Obviously send_file is no longer going to work for us. Instead we need to use a similar function in ActionController::Streaming called send_data, which takes the binary data directly as a parameter instead of a file. And to access the file’s contents, I’ve added a method called “file_contents” to Paperclip that returns the actual file contents for the given style, or for the original style by default. Here’s how to put it all together; replace the “avatars” method in UsersController with this new version instead:

def avatars
    user = User.find(params[:id])
    style = params[:style] ? params[:style] : 'original'
    send_data user.avatar.file_contents(style),
              :type => user.avatar_content_type
  end

Only the line in bold has changed. We just call user.avatar.file_contents, pass in the specified style and then pass along the data to send_data. If you restart the app and refresh your browser, now you should see the image again:

Now we are seeing the binary image file data loaded from the BLOB column by ActiveRecord and streamed down to the browser by send_data.
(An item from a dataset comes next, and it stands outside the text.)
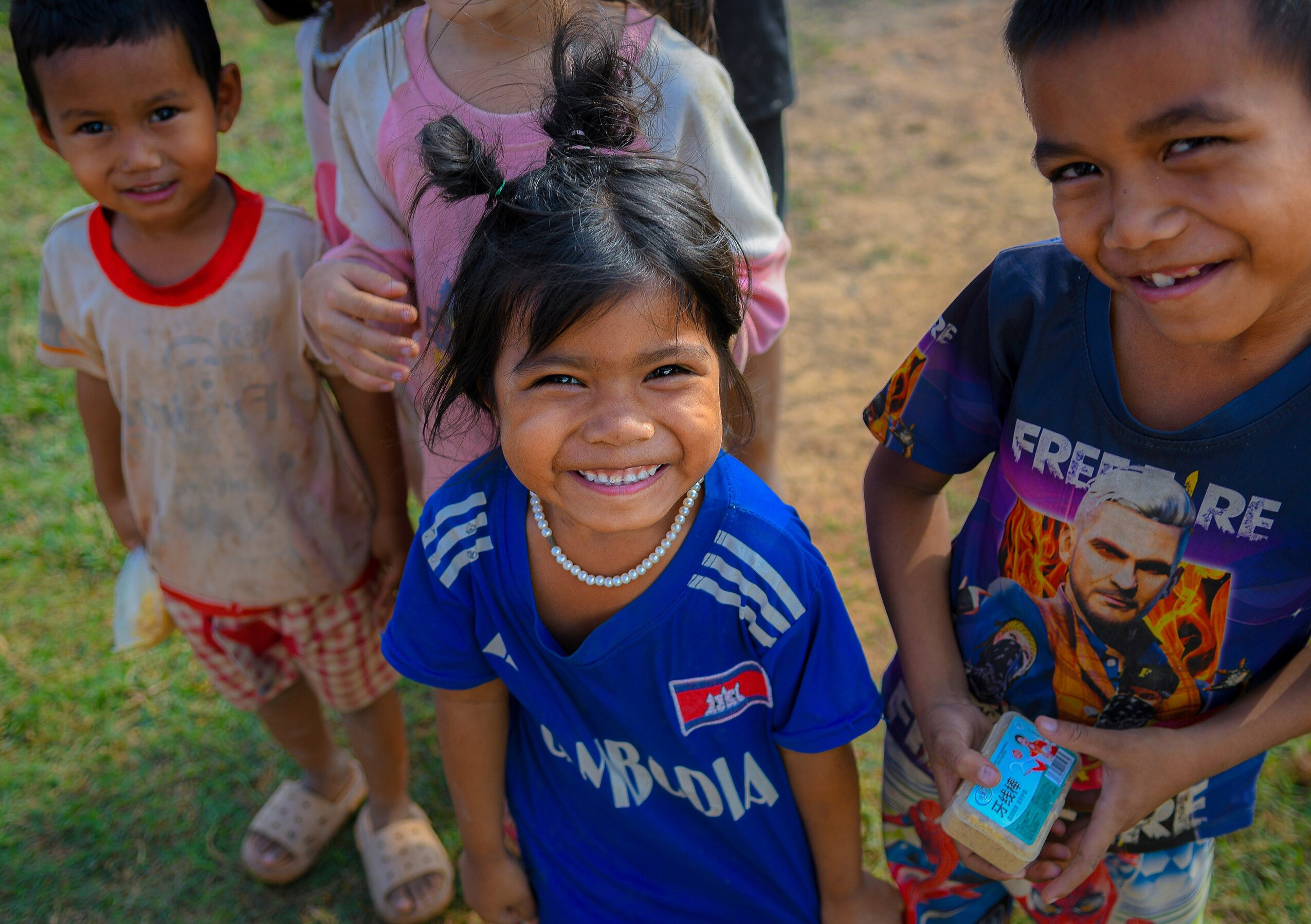 Group of children smiling outdoors, girl in blue shirt with Uganda flag, others around her, sunny day.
One last detail about this: since usually everyone will use the same controller code to load the file contents for a given style from the BLOB, and then pass it along to send_data, I enabled Paperclip to add another utility method, this time to your controller, to make this even easier:

class UsersController < ApplicationController
  downloads_files_for :user, :avatar
etc…

If you call “downloads_files_for” from your controller like this and specify the model and file attachment, it will automatically generate the correct controller method for you, and call it “avatars” or whatever the plural version of your attachment name is. I chose the name to make it easy and natural to create a route to it in routes.rb. No need to even think about send_data or how to get the file contents from Paperclip at all! Nothing could be simpler. However, if you need to implement security or some other business rules around downloading files, then you might need to add that business logic to the “avatars” method above. Either way, it’s very simple.